EXTRACT TO READ

The Government's stand snatches away the individual
dignity and privacy of LGBTQ people. The argument also runs against the Supreme
Court's judgment in Navtej Singh Johar, in which the Court said …Their [LGBTQ
people] rights are not
so-called but are real rights founded on sound
constitutional doctrine. They inhere in the right to life. They dwell in privacy
and dignity. They constitute the essence of liberty and freedom. Sexual
orientation is an essential component of identity. Equal protection demands
protection of the identity of every individual without discrimination.[4]
The
Apex Court affirmed that there cannot be an exception based on gender
stereotypes in the application of Fundamental Rights. The Supreme Court in
various judgments, including the
Hadiya [5]case, has said that right to marry a
person of one's choice is a fundamental right. The Government's argument,
therefore, runs contrary to the judgments of the Supreme Court. The Government's
arguments are based on Special Marriages Act 1954, which is silent on the
marriage of LGBTQ couples.

SET PROBLEM
Please name the law that the passage on LGBTQ marriage rights says the Government's arguments are based on.

Data extracted from a collection
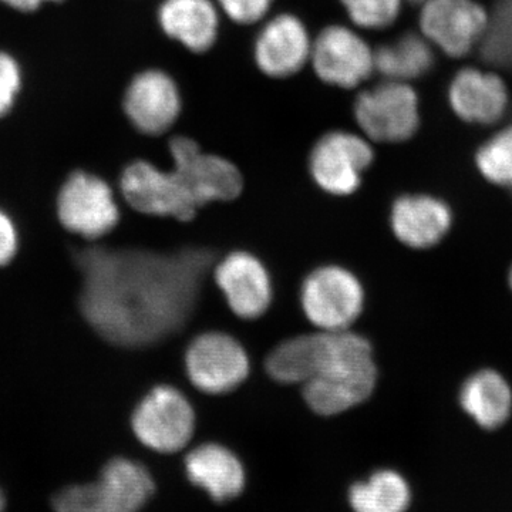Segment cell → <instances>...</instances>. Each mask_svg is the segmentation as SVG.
Segmentation results:
<instances>
[{"instance_id": "cell-10", "label": "cell", "mask_w": 512, "mask_h": 512, "mask_svg": "<svg viewBox=\"0 0 512 512\" xmlns=\"http://www.w3.org/2000/svg\"><path fill=\"white\" fill-rule=\"evenodd\" d=\"M57 214L67 231L87 239L104 237L120 220L110 185L84 171H76L63 184L57 198Z\"/></svg>"}, {"instance_id": "cell-28", "label": "cell", "mask_w": 512, "mask_h": 512, "mask_svg": "<svg viewBox=\"0 0 512 512\" xmlns=\"http://www.w3.org/2000/svg\"><path fill=\"white\" fill-rule=\"evenodd\" d=\"M217 3L232 22L254 25L268 15L274 0H217Z\"/></svg>"}, {"instance_id": "cell-22", "label": "cell", "mask_w": 512, "mask_h": 512, "mask_svg": "<svg viewBox=\"0 0 512 512\" xmlns=\"http://www.w3.org/2000/svg\"><path fill=\"white\" fill-rule=\"evenodd\" d=\"M326 332L299 335L276 346L266 359V372L279 383L305 384L325 352Z\"/></svg>"}, {"instance_id": "cell-13", "label": "cell", "mask_w": 512, "mask_h": 512, "mask_svg": "<svg viewBox=\"0 0 512 512\" xmlns=\"http://www.w3.org/2000/svg\"><path fill=\"white\" fill-rule=\"evenodd\" d=\"M487 25V12L474 0H426L420 15L423 36L453 57L467 55Z\"/></svg>"}, {"instance_id": "cell-14", "label": "cell", "mask_w": 512, "mask_h": 512, "mask_svg": "<svg viewBox=\"0 0 512 512\" xmlns=\"http://www.w3.org/2000/svg\"><path fill=\"white\" fill-rule=\"evenodd\" d=\"M312 42L309 30L298 16L282 13L268 20L256 37V66L272 79L291 77L311 60Z\"/></svg>"}, {"instance_id": "cell-1", "label": "cell", "mask_w": 512, "mask_h": 512, "mask_svg": "<svg viewBox=\"0 0 512 512\" xmlns=\"http://www.w3.org/2000/svg\"><path fill=\"white\" fill-rule=\"evenodd\" d=\"M76 262L87 322L113 345L141 348L173 335L191 318L214 254L204 248L157 254L96 247L83 249Z\"/></svg>"}, {"instance_id": "cell-18", "label": "cell", "mask_w": 512, "mask_h": 512, "mask_svg": "<svg viewBox=\"0 0 512 512\" xmlns=\"http://www.w3.org/2000/svg\"><path fill=\"white\" fill-rule=\"evenodd\" d=\"M185 474L217 503L234 500L244 491V464L229 448L217 443L201 444L185 458Z\"/></svg>"}, {"instance_id": "cell-32", "label": "cell", "mask_w": 512, "mask_h": 512, "mask_svg": "<svg viewBox=\"0 0 512 512\" xmlns=\"http://www.w3.org/2000/svg\"><path fill=\"white\" fill-rule=\"evenodd\" d=\"M508 282H510V286H511V289H512V266H511V269H510V275H508Z\"/></svg>"}, {"instance_id": "cell-11", "label": "cell", "mask_w": 512, "mask_h": 512, "mask_svg": "<svg viewBox=\"0 0 512 512\" xmlns=\"http://www.w3.org/2000/svg\"><path fill=\"white\" fill-rule=\"evenodd\" d=\"M309 63L323 83L356 89L375 72V50L355 30L330 25L313 39Z\"/></svg>"}, {"instance_id": "cell-5", "label": "cell", "mask_w": 512, "mask_h": 512, "mask_svg": "<svg viewBox=\"0 0 512 512\" xmlns=\"http://www.w3.org/2000/svg\"><path fill=\"white\" fill-rule=\"evenodd\" d=\"M301 305L306 318L323 332L348 330L362 315L365 291L348 269L320 266L303 281Z\"/></svg>"}, {"instance_id": "cell-27", "label": "cell", "mask_w": 512, "mask_h": 512, "mask_svg": "<svg viewBox=\"0 0 512 512\" xmlns=\"http://www.w3.org/2000/svg\"><path fill=\"white\" fill-rule=\"evenodd\" d=\"M22 87V72L15 57L0 52V117H5L15 106Z\"/></svg>"}, {"instance_id": "cell-21", "label": "cell", "mask_w": 512, "mask_h": 512, "mask_svg": "<svg viewBox=\"0 0 512 512\" xmlns=\"http://www.w3.org/2000/svg\"><path fill=\"white\" fill-rule=\"evenodd\" d=\"M460 406L484 430L500 429L512 413V390L493 369L468 376L460 390Z\"/></svg>"}, {"instance_id": "cell-19", "label": "cell", "mask_w": 512, "mask_h": 512, "mask_svg": "<svg viewBox=\"0 0 512 512\" xmlns=\"http://www.w3.org/2000/svg\"><path fill=\"white\" fill-rule=\"evenodd\" d=\"M448 97L451 107L461 119L478 124L500 120L508 104L503 79L473 67L461 70L454 77Z\"/></svg>"}, {"instance_id": "cell-29", "label": "cell", "mask_w": 512, "mask_h": 512, "mask_svg": "<svg viewBox=\"0 0 512 512\" xmlns=\"http://www.w3.org/2000/svg\"><path fill=\"white\" fill-rule=\"evenodd\" d=\"M18 251V232L12 220L0 211V266L8 265Z\"/></svg>"}, {"instance_id": "cell-30", "label": "cell", "mask_w": 512, "mask_h": 512, "mask_svg": "<svg viewBox=\"0 0 512 512\" xmlns=\"http://www.w3.org/2000/svg\"><path fill=\"white\" fill-rule=\"evenodd\" d=\"M45 2H63V0H0L3 5L9 8L19 10V12H35Z\"/></svg>"}, {"instance_id": "cell-25", "label": "cell", "mask_w": 512, "mask_h": 512, "mask_svg": "<svg viewBox=\"0 0 512 512\" xmlns=\"http://www.w3.org/2000/svg\"><path fill=\"white\" fill-rule=\"evenodd\" d=\"M476 161L478 170L490 183L512 187V126L481 146Z\"/></svg>"}, {"instance_id": "cell-12", "label": "cell", "mask_w": 512, "mask_h": 512, "mask_svg": "<svg viewBox=\"0 0 512 512\" xmlns=\"http://www.w3.org/2000/svg\"><path fill=\"white\" fill-rule=\"evenodd\" d=\"M127 119L146 136H161L174 126L183 109L180 89L170 74L150 69L138 73L124 94Z\"/></svg>"}, {"instance_id": "cell-33", "label": "cell", "mask_w": 512, "mask_h": 512, "mask_svg": "<svg viewBox=\"0 0 512 512\" xmlns=\"http://www.w3.org/2000/svg\"><path fill=\"white\" fill-rule=\"evenodd\" d=\"M413 2H419V0H413Z\"/></svg>"}, {"instance_id": "cell-24", "label": "cell", "mask_w": 512, "mask_h": 512, "mask_svg": "<svg viewBox=\"0 0 512 512\" xmlns=\"http://www.w3.org/2000/svg\"><path fill=\"white\" fill-rule=\"evenodd\" d=\"M433 60L429 40L407 33L375 50V72L386 80L407 83L429 72Z\"/></svg>"}, {"instance_id": "cell-20", "label": "cell", "mask_w": 512, "mask_h": 512, "mask_svg": "<svg viewBox=\"0 0 512 512\" xmlns=\"http://www.w3.org/2000/svg\"><path fill=\"white\" fill-rule=\"evenodd\" d=\"M158 22L165 35L192 53H205L220 33V12L211 0H164Z\"/></svg>"}, {"instance_id": "cell-2", "label": "cell", "mask_w": 512, "mask_h": 512, "mask_svg": "<svg viewBox=\"0 0 512 512\" xmlns=\"http://www.w3.org/2000/svg\"><path fill=\"white\" fill-rule=\"evenodd\" d=\"M377 367L369 340L350 330L328 332L318 370L302 384L303 399L320 416H336L375 392Z\"/></svg>"}, {"instance_id": "cell-23", "label": "cell", "mask_w": 512, "mask_h": 512, "mask_svg": "<svg viewBox=\"0 0 512 512\" xmlns=\"http://www.w3.org/2000/svg\"><path fill=\"white\" fill-rule=\"evenodd\" d=\"M348 501L353 512H406L412 504V490L402 474L384 468L353 484Z\"/></svg>"}, {"instance_id": "cell-8", "label": "cell", "mask_w": 512, "mask_h": 512, "mask_svg": "<svg viewBox=\"0 0 512 512\" xmlns=\"http://www.w3.org/2000/svg\"><path fill=\"white\" fill-rule=\"evenodd\" d=\"M375 160L365 136L336 130L316 141L309 156L313 181L328 194L345 197L362 184V175Z\"/></svg>"}, {"instance_id": "cell-26", "label": "cell", "mask_w": 512, "mask_h": 512, "mask_svg": "<svg viewBox=\"0 0 512 512\" xmlns=\"http://www.w3.org/2000/svg\"><path fill=\"white\" fill-rule=\"evenodd\" d=\"M403 0H340L350 22L362 29L389 28L399 18Z\"/></svg>"}, {"instance_id": "cell-7", "label": "cell", "mask_w": 512, "mask_h": 512, "mask_svg": "<svg viewBox=\"0 0 512 512\" xmlns=\"http://www.w3.org/2000/svg\"><path fill=\"white\" fill-rule=\"evenodd\" d=\"M141 444L157 453L183 450L195 431V412L180 390L157 386L138 403L131 419Z\"/></svg>"}, {"instance_id": "cell-17", "label": "cell", "mask_w": 512, "mask_h": 512, "mask_svg": "<svg viewBox=\"0 0 512 512\" xmlns=\"http://www.w3.org/2000/svg\"><path fill=\"white\" fill-rule=\"evenodd\" d=\"M453 224L446 202L431 195H403L394 201L390 225L406 247L429 249L443 241Z\"/></svg>"}, {"instance_id": "cell-4", "label": "cell", "mask_w": 512, "mask_h": 512, "mask_svg": "<svg viewBox=\"0 0 512 512\" xmlns=\"http://www.w3.org/2000/svg\"><path fill=\"white\" fill-rule=\"evenodd\" d=\"M121 194L141 214L194 220L202 204L190 175L180 165L161 170L148 161H134L121 174Z\"/></svg>"}, {"instance_id": "cell-16", "label": "cell", "mask_w": 512, "mask_h": 512, "mask_svg": "<svg viewBox=\"0 0 512 512\" xmlns=\"http://www.w3.org/2000/svg\"><path fill=\"white\" fill-rule=\"evenodd\" d=\"M170 153L173 163L190 175L202 207L208 202L232 201L241 195L244 178L237 165L227 158L202 153L194 140L184 136L170 141Z\"/></svg>"}, {"instance_id": "cell-3", "label": "cell", "mask_w": 512, "mask_h": 512, "mask_svg": "<svg viewBox=\"0 0 512 512\" xmlns=\"http://www.w3.org/2000/svg\"><path fill=\"white\" fill-rule=\"evenodd\" d=\"M156 485L147 468L128 458H114L93 484L72 485L53 501L56 512H138Z\"/></svg>"}, {"instance_id": "cell-15", "label": "cell", "mask_w": 512, "mask_h": 512, "mask_svg": "<svg viewBox=\"0 0 512 512\" xmlns=\"http://www.w3.org/2000/svg\"><path fill=\"white\" fill-rule=\"evenodd\" d=\"M214 274L225 301L238 318L254 320L268 311L274 289L269 272L256 256L232 252L217 265Z\"/></svg>"}, {"instance_id": "cell-9", "label": "cell", "mask_w": 512, "mask_h": 512, "mask_svg": "<svg viewBox=\"0 0 512 512\" xmlns=\"http://www.w3.org/2000/svg\"><path fill=\"white\" fill-rule=\"evenodd\" d=\"M185 372L202 393L232 392L249 375L247 350L227 333H202L185 352Z\"/></svg>"}, {"instance_id": "cell-31", "label": "cell", "mask_w": 512, "mask_h": 512, "mask_svg": "<svg viewBox=\"0 0 512 512\" xmlns=\"http://www.w3.org/2000/svg\"><path fill=\"white\" fill-rule=\"evenodd\" d=\"M3 507H5V497H3L2 491H0V512L3 511Z\"/></svg>"}, {"instance_id": "cell-6", "label": "cell", "mask_w": 512, "mask_h": 512, "mask_svg": "<svg viewBox=\"0 0 512 512\" xmlns=\"http://www.w3.org/2000/svg\"><path fill=\"white\" fill-rule=\"evenodd\" d=\"M353 113L367 140L402 143L419 128V97L406 82L384 80L357 94Z\"/></svg>"}]
</instances>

REPLY TO THE TASK
The Special Marriages Act 1954.